Ähnlich lief die Berufswahl auch bei Letzterer ab: „Man muss bei dem Beruf, glaube ich, einfach so einen Aha-Moment haben“, beschreibt Maureen. Auch sie strebte als junge Erwachsene einen sozialen Beruf an, schnupperte in Verschiedenes hinein und las eines Tages zufällig einen Artikel über Geburtshilfe. „Am nächsten Tag bin ich aufgewacht und wusste: Ich werde Hebamme!“, erzählt sie. Und dass sie 40 Jahre nach ihrem Examen und circa 2800 Geburten später immer noch voll hinter dieser Entscheidung steht, merkt man an der Bestimmtheit und Faszination, mit der sie davon erzählt.
Maureen Dalton, die vor ihrer Ausbildung auch Praktika im Altenheim und Waisenhaus gemacht hatte, suchte nach einem sozialen Beruf, der für sie persönlich eine positive zwischenmenschliche Emotionalität ausstrahlte. Und den hat sie gefunden: „Bei uns im Kreißsaal menschelt es schon sehr stark.“Das fängt für sie bereits an, wenn sich die Frauen zu Beginn der Schwangerschaft vorstellen. „Oft denkt man: Das ist aber eine Liebe, hoffentlich entbindet die bei mir!“, erzählt Maureen.
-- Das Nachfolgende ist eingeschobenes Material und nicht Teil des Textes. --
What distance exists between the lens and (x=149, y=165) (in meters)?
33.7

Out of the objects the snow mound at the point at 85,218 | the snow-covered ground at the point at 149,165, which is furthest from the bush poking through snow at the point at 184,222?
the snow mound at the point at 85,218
Es komme einem als Hebamme während und nach der Geburt sehr viel Dankbarkeit entgegen. „Viele fragen direkt nach der Geburt, ob sie mich drücken dürfen, andere schicken nach Jahren immer noch Weihnachtskarten“, erzählt sie berührt weiter.
Und auch bei Tochter Samantha nehmen die Emotionen sehr großen Raum: „Bei mir fließen schon noch öfters die Tränen mit, wenn die Eltern nach der Geburt vor Freude weinen. Aber ich weiß nicht, vielleicht wird das irgendwann anders?“, sagt sie und schaut fragend die Mama an. Die lacht: „Ich hab das schon auch noch. Gerade, wenn man zu den Eltern eine engere Bindung aufgebaut hat.“Für Samantha sind es momentan die Emotionen der Eltern, die sie immer wieder aufs Neue berühren: „Man merkt, wie intensiv das Gefühl der Eltern in diesem Moment ist.“
Doch überall dort, wo es „menschelt“, wie Maureen es ausdrückt, und natürlich erst recht bei einer Geburt, treten auch mal emotionalpsychische Krisensituationen auf. „Eine Geburt ist immer eine absolute Ausnahmesituation für die werdenden Eltern, das darf man nie vergessen“, meint Maureen. Da müsse man für vieles einfach ein Gefühl bekommen, so die erfahrene Hebamme.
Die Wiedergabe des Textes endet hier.